• Document passage:
⁂
US10037753B2ActiveUtilityA1

Multi-sensor signal optimization for speech communication

Assignee: BITWAVE PTE LTDPriority: Sep 19, 2011Filed: Jun 21, 2017Granted: Jul 31, 2018
Est. expirySep 19, 2031(~5.2 yrs left)· nominal 20-yr term from priority
G10L 21/0232H04R 2410/05G10L 2021/02166H04R 2201/107H04R 2410/07H04R 1/083G10K 11/16H04R 3/005G10L 21/0216H04R 2430/23G10L 21/0208H04R 2499/13
75
PatentIndex Score
2
Cited by
19
References
20
Claims

Abstract

Systems, methods, and apparatus for facilitating multi-sensor signal optimization for speech communication are presented herein. A sensor component including acoustic sensors can be configured to detect sound and generate, based on the sound, first sound information associated with a first sensor of the acoustic sensors and second sound information associated with a second sensor of the acoustic sensors. Further, an audio processing component can be configured to generate filtered sound information based on the first sound information, the second sound information, and a spatial filter associated with the acoustic sensors; determine noise levels for the first sound information, the second sound information, and the filtered sound information; and generate output sound information based on a selection of one of the noise levels or a weighted combination of the noise levels.

Claims

exact text as granted — not AI-modified
What is claimed is: 
     
       1. A system, comprising:
 a sensor component comprising acoustic sensors configured to detect sound and generate, based on the sound, first sound information corresponding to a bone conduction microphone of the acoustic sensors and second sound information corresponding to an air conduction microphone of the acoustic sensors; and 
 an audio processing component configured to:
 generate filtered sound information based on the first sound information, the second sound information, and a spatial filter associated with the acoustic sensors; 
 determine noise levels for the first sound information, the second sound information, and the filtered sound information; and 
 generate output sound information based on a selection of one of the noise levels or a weighted combination of the noise levels. 
 
 
     
     
       2. The system of  claim 1 , wherein the bone conduction microphone is positioned adjacent to the air conduction microphone within a structure of the system. 
     
     
       3. The system of  claim 2 , wherein the structure comprises rubber. 
     
     
       4. The system of  claim 2 , further comprising:
 a foam material positioned between the structure and the acoustic sensors. 
 
     
     
       5. The system of  claim 2 , wherein the structure comprises an air tube configured to at least one of inflate or deflate the structure. 
     
     
       6. The system of  claim 5 , wherein the air tube is fluidly coupled to a mouthpiece.
⁂
• Stored data:
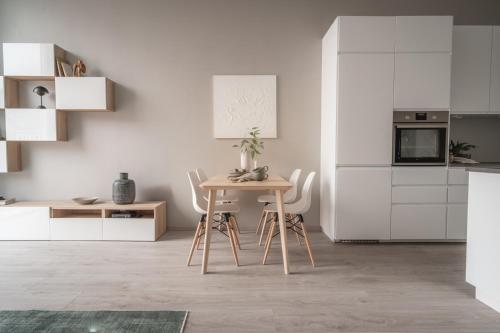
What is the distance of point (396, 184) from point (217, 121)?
224cm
⁂
• Complete the following:
(1) Which dates does the patent page on multi-sensor speech signal optimization give, and what does each one mark?
(2) Write the next part of the patent page on multi-sensor speech signal optimization, picking up after claim 6.
The material comes from a different source than the patent page on multi-sensor speech signal optimization.

• In response:
(1)
- Sep 19, 2011: priority
- Jun 21, 2017: filed
- Jul 31, 2018: granted
- Sep 19, 2031: estimated expiry

(2)
     
     
       7. The system of  claim 5 , wherein the air tube is fluidly coupled to a balloon portion configured to inflate the air tube. 
     
     
       8. The system of  claim 2 , wherein the structure is mounted adjacent to an inner lining of a helmet. 
     
     
       9. The system of  claim 1 , wherein the acoustic sensors are mounted on an elastic band that has been fastened to a helmet. 
     
     
       10. The system of  claim 1 , wherein the weighted combination of the noise levels comprises a proportionally weighted combination of processes comprising a first process that is proportional to a first signal-to-noise-ratio (SNR) for the first sound information, and wherein the proportionally weighted combination of processes comprises a second process that is proportional to a second SNR for the second sound information. 
     
     
       11. The system of  claim 10 , wherein the proportionally weighted combination of processes comprises a third process that is proportional to a third SNR of beamforming information that has been computed using the first sound information, the second sound information, and spatial information corresponding to the spatial filter. 
     
     
       12. A method, comprising:
 receiving, by a device via sound sensors of the device, sound information comprising first sound information that has been output by a bone conduction microphone of the sound sensors and second sound information that has been output by an air conduction microphone of the sound sensors; 
 based on the first sound information, the second sound information, and a spatial filter that has been applied to the sound sensors, generating, by the device, filtered sound information; 
 determining, by the device, noise levels for the first sound information, the second sound information, and the filtered sound information; and 
 based on the a noise level of the noise levels or a weighted combination of the noise levels, generating, by the device, output data. 
 
     
     
       13. The method of  claim 12 , wherein the generating the output data comprises:
 generating the output data based on a proportionally weighted combination of processes comprising a first process that is proportional to a first signal-to-noise ratio (SNR) for the first sound information, a second process that is proportional to a second SNR for the second sound information, and a third process that is proportional to a third SNR of beamforming information that has been computed using the first sound information, the second sound information, and spatial information that has been output by the spatial filter. 
 
     
     
       14. The method of  claim 12 , further comprising:
 determining, by the device, echo information associated with acoustic coupling between the sound sensors and speakers of the device; and 
 filtering, by the device, a portion of the sound information based on the echo information.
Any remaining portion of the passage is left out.